What you have to do
Reproduce each line of the listing below word for word, leaving out the pictures.
>>>>>
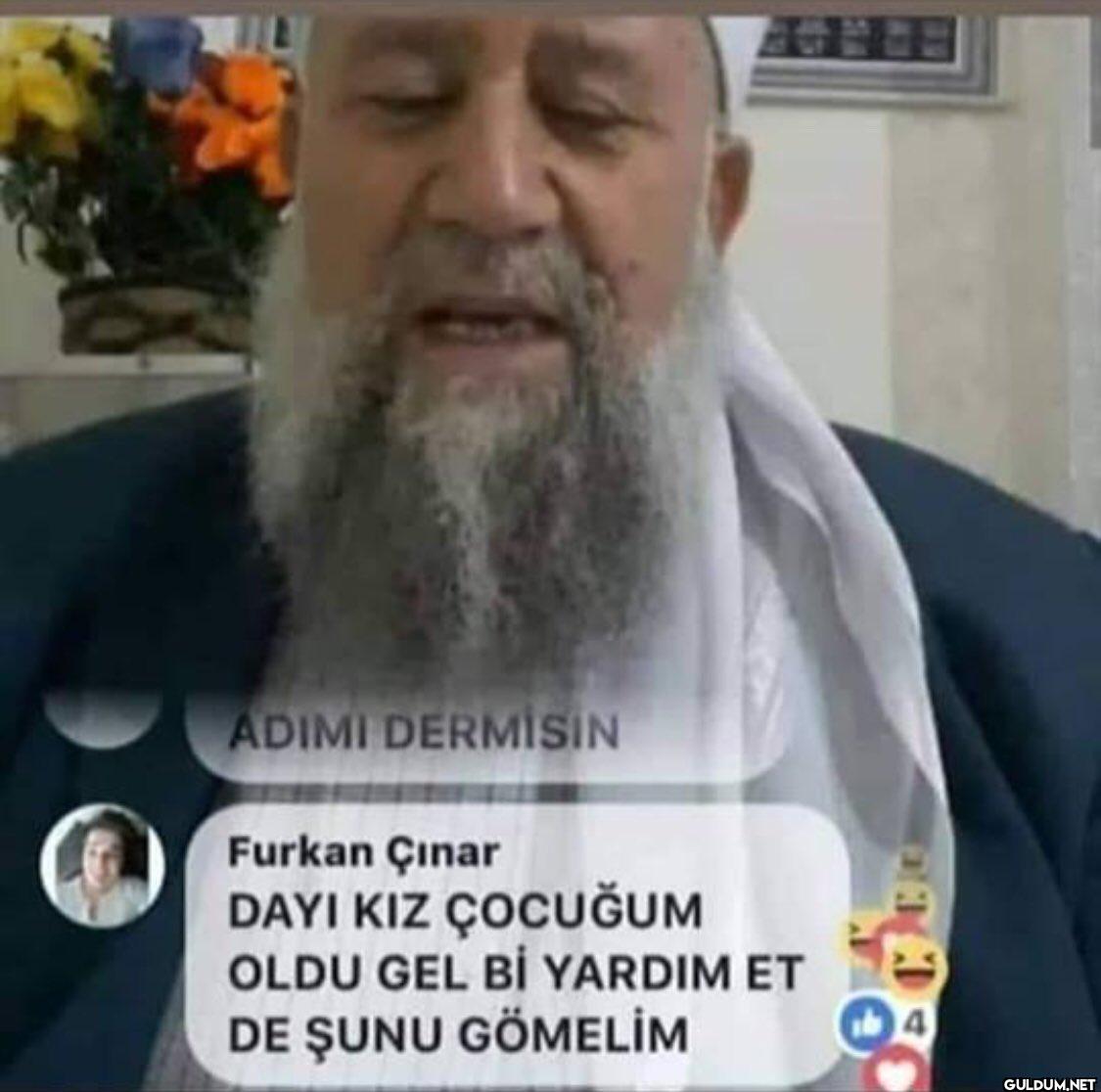 ADIMI DERMISIN Furkan...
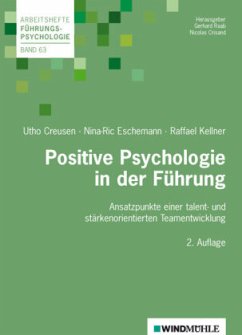 Positive Psychologie in der Führung - Creusen, Utho;Eschemann, Nina-Ric;Kellner, Raffael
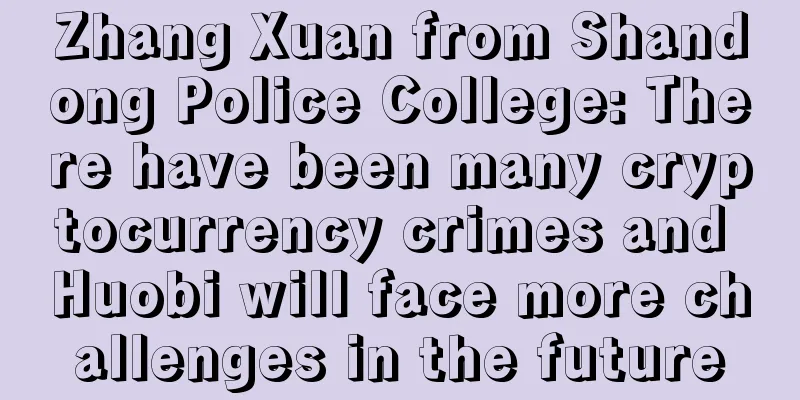 Zhang Xuan from Shandong Police College: There have been many cryptocurrency crimes and Huobi will face more challenges in the future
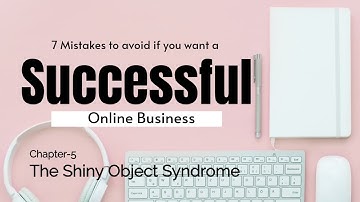 7 Mistakes To Avoid If You Want a Successful Online Business| Chapter -5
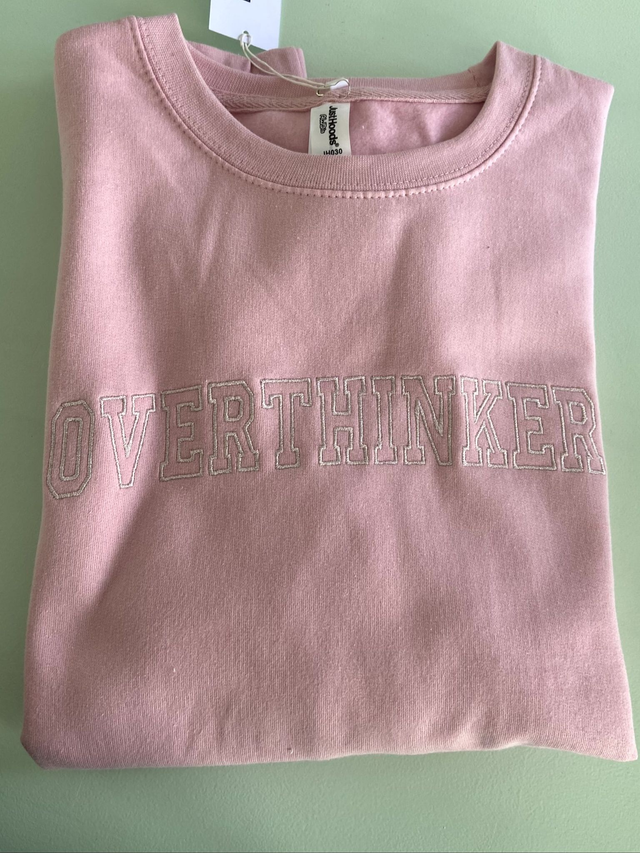 Sweatshirt - Overthinker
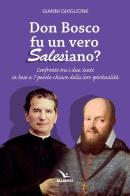 Don Bosco fu un vero salesiano? di Gianni Ghiglione edito da Editrice Elledici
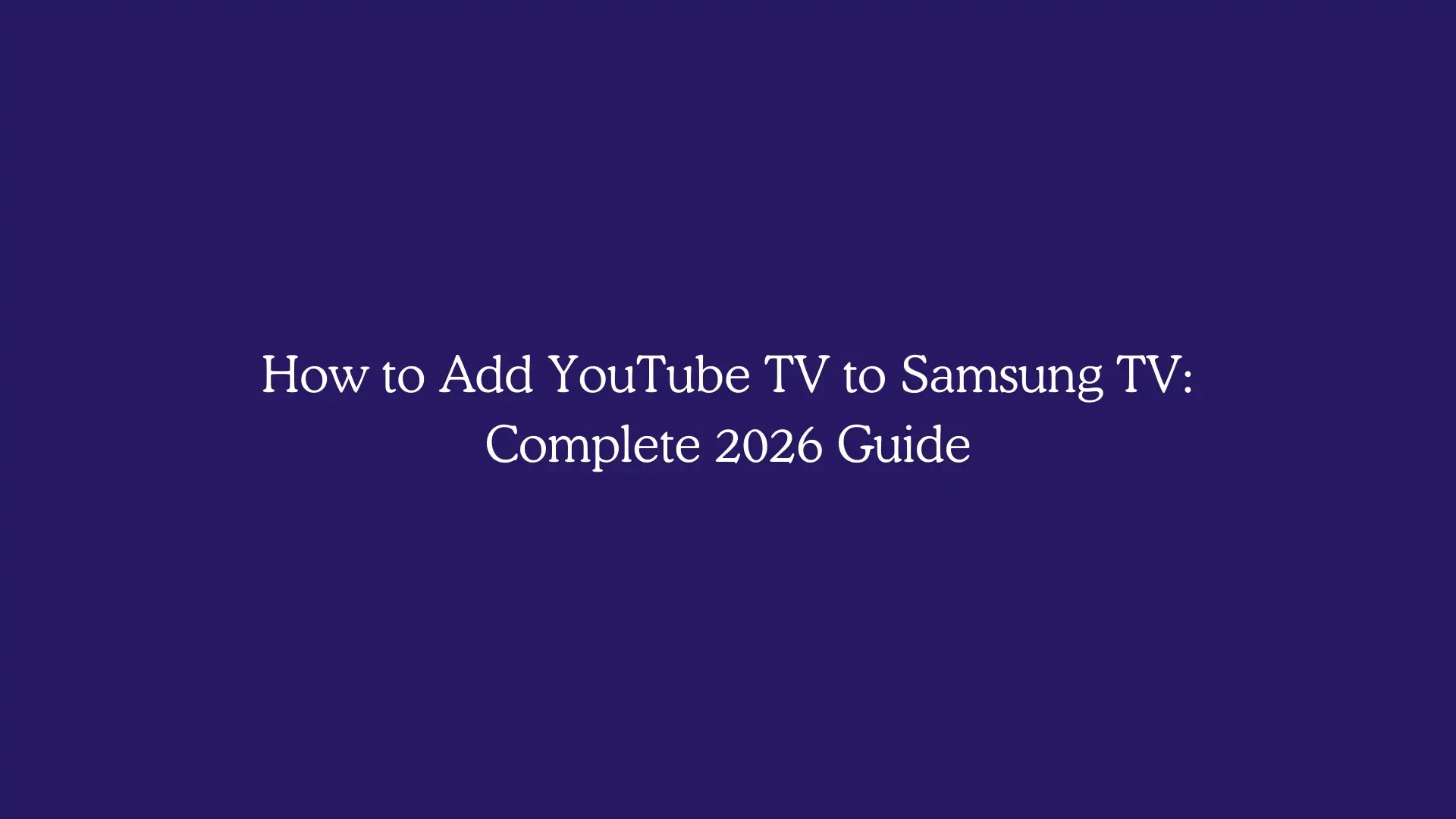 How to Add YouTube TV to Samsung TV: Complete 2026 Guide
<<<<<
Exercise solution
 ADIMI DERMISIN Furkan...
 Positive Psychologie in der Führung - Creusen, Utho;Eschemann, Nina-Ric;Kellner, Raffael
 Zhang Xuan from Shandong Police College: There have been many cryptocurrency crimes and Huobi will face more challenges in the future
 7 Mistakes To Avoid If You Want a Successful Online Business| Chapter -5
 Sweatshirt - Overthinker
 Don Bosco fu un vero salesiano? di Gianni Ghiglione edito da Editrice Elledici
 How to Add YouTube TV to Samsung TV: Complete 2026 Guide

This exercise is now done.